--- BEGIN READING TEXT ---

Dublin Drugs Conference reports by Rita O'Reilly

Dublin drug campaigners remain unconvinced about the Garda approach to drug dealing after sharp exchanges at a drugs conference last weekend. The two-day gathering hosted by Dublin Corporation ended with unanimous backing for a call from City Manager John Fitzgerald for extra state resources to take on the crisis. However, views on how and where Garda resources are being directed were far from unanimous.

Assistant Commissioner Tom King, the man who gave Operation Dóchas its name, was present to give a commitment that on its 75th anniversary, the Garda Síochána wished to renew its vows of service to the community. But the arrest of three more anti-drug activists in Ballybough in the days prior to the Conference gave the Commissioner's words a hollow sound. One of the three, Tony Kelly, has led Ballybough residents' peaceful marches and vigils against a heroin dealer who returned to the area recently under police protection. Last October, the dealer left his partner's flat following sustained community pressure.

TD Tony Gregory said the Assistant Commissioner had ``all the terms'' and ``trendy expressions''. ``You're picking them up from the community and you're integrating them into your speech. It sounds great, but it doesn't filter down''.

--- END READING TEXT ---
--- BEGIN INPUT MATERIAL ---

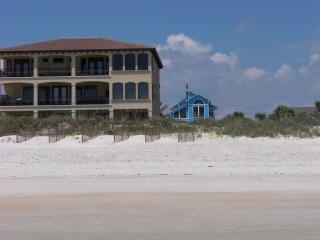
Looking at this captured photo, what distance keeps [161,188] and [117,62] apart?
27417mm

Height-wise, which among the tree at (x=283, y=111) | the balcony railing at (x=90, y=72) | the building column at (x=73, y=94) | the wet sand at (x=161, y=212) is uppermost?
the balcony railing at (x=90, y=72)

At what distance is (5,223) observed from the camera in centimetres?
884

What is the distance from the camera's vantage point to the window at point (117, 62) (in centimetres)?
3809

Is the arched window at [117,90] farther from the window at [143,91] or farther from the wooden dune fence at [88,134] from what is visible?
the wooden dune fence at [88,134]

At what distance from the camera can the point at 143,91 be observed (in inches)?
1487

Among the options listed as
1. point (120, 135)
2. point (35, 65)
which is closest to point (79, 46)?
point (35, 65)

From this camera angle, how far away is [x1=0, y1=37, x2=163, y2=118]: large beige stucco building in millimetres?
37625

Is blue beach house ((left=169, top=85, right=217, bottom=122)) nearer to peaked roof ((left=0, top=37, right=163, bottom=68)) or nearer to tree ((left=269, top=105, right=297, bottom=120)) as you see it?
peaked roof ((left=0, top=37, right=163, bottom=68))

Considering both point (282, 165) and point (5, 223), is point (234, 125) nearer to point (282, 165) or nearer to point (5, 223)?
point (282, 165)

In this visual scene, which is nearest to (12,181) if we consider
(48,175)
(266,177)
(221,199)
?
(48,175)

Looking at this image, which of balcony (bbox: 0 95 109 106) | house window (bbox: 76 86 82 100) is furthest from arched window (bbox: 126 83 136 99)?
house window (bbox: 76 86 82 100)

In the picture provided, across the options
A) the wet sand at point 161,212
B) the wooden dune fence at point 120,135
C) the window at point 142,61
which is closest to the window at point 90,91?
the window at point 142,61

--- END INPUT MATERIAL ---

◆ **WHAT THIS EXERCISE ASKS**:
1. Answer these questions from the drugs conference report:
(a) Who hosted the two-day gathering?
(b) Who gave Operation Dóchas its name?
(c) In what area were three more anti-drug activists arrested in the days before the Conference?
2. Rewrite the rows from the line with "Looking at this image, which" through the last row, replacing "wooden dune fence" with "picket fence" and keeping everything else the same. Return only those rows.

◆ **RESPONSES BY TASK**:
1.
(a) Dublin Corporation
(b) Assistant Commissioner Tom King
(c) Ballybough

2.
Looking at this image, which of balcony (bbox: 0 95 109 106) | house window (bbox: 76 86 82 100) is furthest from arched window (bbox: 126 83 136 99)?
house window (bbox: 76 86 82 100)

In the picture provided, across the options
A) the wet sand at point 161,212
B) the picket fence at point 120,135
C) the window at point 142,61
which is closest to the window at point 90,91?
the window at point 142,61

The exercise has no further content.